Total lending by credit institutions to non-Government Irish residents rose by €1.4 billion to €146.7 billion in April. For the second month in succession, the largest contribution came from loans up to and including one year.
Most of the increase in credit was from domestic borrowers while lending to IFSC companies increased by €270 million.
During April there was a very modest change in the amount of money held on deposit with Irish-based financial institutions.
Overnight deposits, including current accounts, increased by €151 million and deposits redeemable at notice of up to three months expanded by €189 million.
Deposits with an agreed maturity of up to two years contracted by €56 million, while repurchase agreements also fell by €74 million.
The amount of money held in the Government-backed Special Savings Incentive Account scheme rose by €143 million to €1.2 billion, according to the Central Bank.
There was an increase of €1.5 billion in funds provided by the Bank to credit institutions as part of the European Central Bank monetary policy operations. All of this increase was accounted for by main refinancing operations.

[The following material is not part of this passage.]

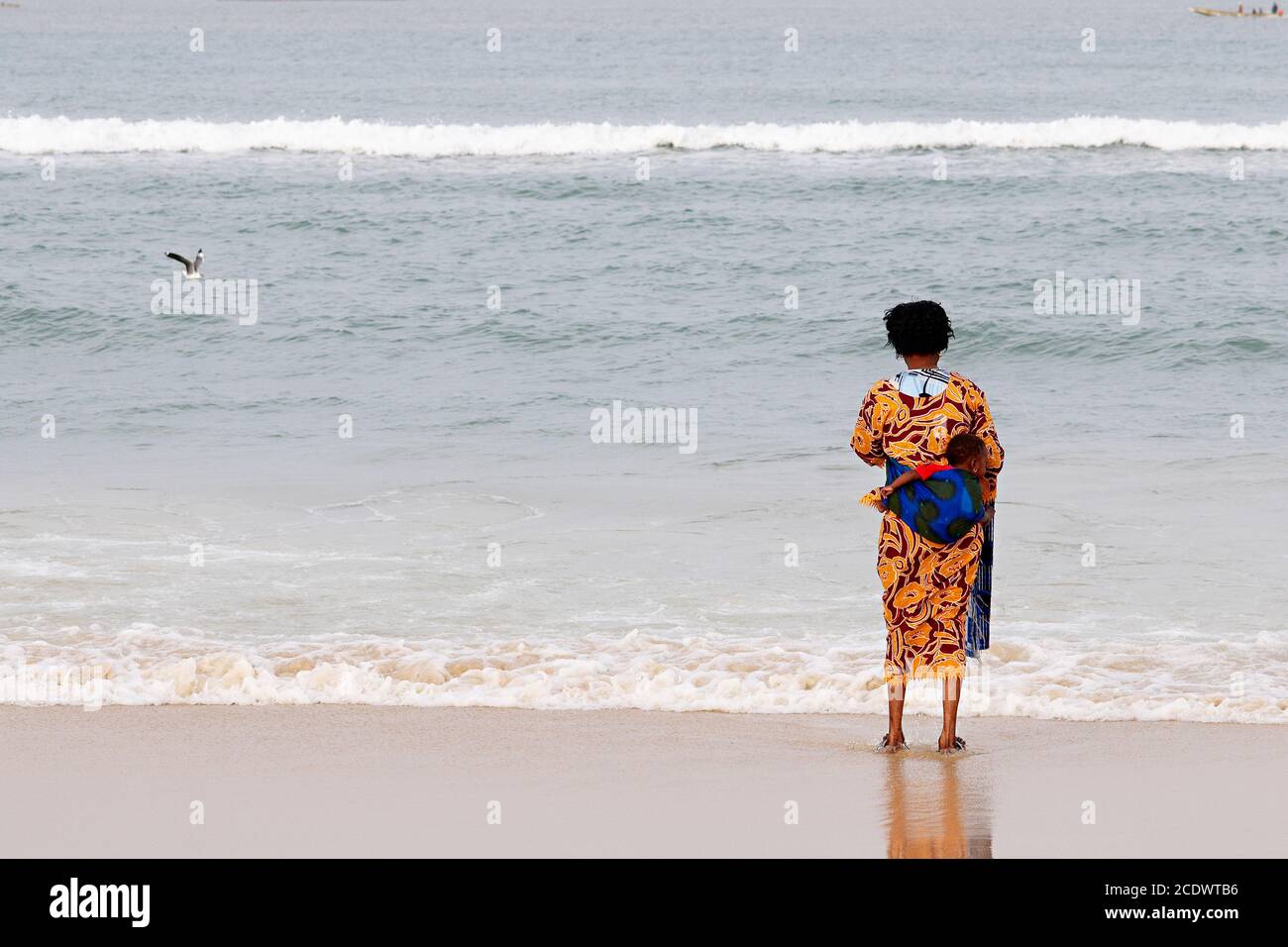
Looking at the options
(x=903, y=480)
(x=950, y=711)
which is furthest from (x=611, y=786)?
(x=903, y=480)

Interest rates remained unchanged in April with analysts optimistic that the ECB may opt to cut its key interest rates next month.
A further cut in interest rates is expected to continue to underpin strong demand for residential mortgages in the coming months.
Some commentators are warning about a possible softening in house prices this year. Yesterday Davy Stockbrokers suggested that property prices would have to fall in the short-term, noting that property has significantly outperformed equities in terms of overall financial returns.